Repeat the material verbatim. Images are excluded from the copy.

--------------------------------

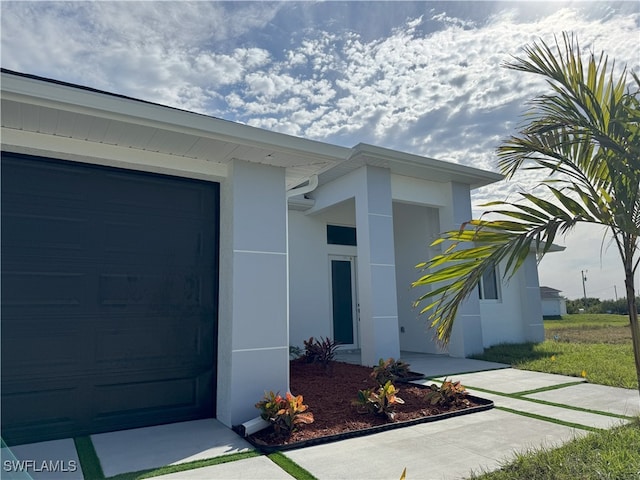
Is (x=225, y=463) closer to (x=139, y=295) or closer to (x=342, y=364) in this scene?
(x=139, y=295)

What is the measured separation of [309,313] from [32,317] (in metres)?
6.88

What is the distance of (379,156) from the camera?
8523 mm

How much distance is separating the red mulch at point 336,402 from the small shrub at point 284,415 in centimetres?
9

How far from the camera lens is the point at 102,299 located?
4.53 meters

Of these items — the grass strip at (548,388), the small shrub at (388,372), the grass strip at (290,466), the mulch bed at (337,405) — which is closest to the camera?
the grass strip at (290,466)

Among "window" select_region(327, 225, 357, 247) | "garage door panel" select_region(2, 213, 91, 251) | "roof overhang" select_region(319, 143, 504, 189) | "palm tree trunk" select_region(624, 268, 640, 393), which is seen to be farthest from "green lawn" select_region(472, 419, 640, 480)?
"window" select_region(327, 225, 357, 247)

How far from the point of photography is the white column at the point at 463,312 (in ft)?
32.2

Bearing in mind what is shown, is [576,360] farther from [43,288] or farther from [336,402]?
[43,288]

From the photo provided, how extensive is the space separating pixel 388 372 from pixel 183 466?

--------------------------------

→ Result of this exercise:
Is (x=225, y=463) closer to (x=139, y=295) or closer to (x=342, y=364) in this scene?
(x=139, y=295)

What is the measured separation of [309,313] from [32,317] (in metres)?
6.88

What is the distance of (379,156) from the camera?
8523 mm

How much distance is separating the red mulch at point 336,402 from the small shrub at point 284,415 in centimetres?
9

How far from the camera lens is the point at 102,299 located?
4.53 meters

Of these items — the grass strip at (548,388), the small shrub at (388,372), the grass strip at (290,466), the mulch bed at (337,405) — which is closest to the camera?
the grass strip at (290,466)

Among "window" select_region(327, 225, 357, 247) | "garage door panel" select_region(2, 213, 91, 251) | "roof overhang" select_region(319, 143, 504, 189) | "palm tree trunk" select_region(624, 268, 640, 393), which is seen to be farthest from "green lawn" select_region(472, 419, 640, 480)?
"window" select_region(327, 225, 357, 247)

How far from the point of photography is the white column at the point at 463,312 (in ft)?
32.2

Bearing in mind what is shown, is [576,360] farther from [43,288] or farther from [336,402]?
[43,288]

From the photo provided, how extensive is the space separating pixel 388 372 from pixel 183 466?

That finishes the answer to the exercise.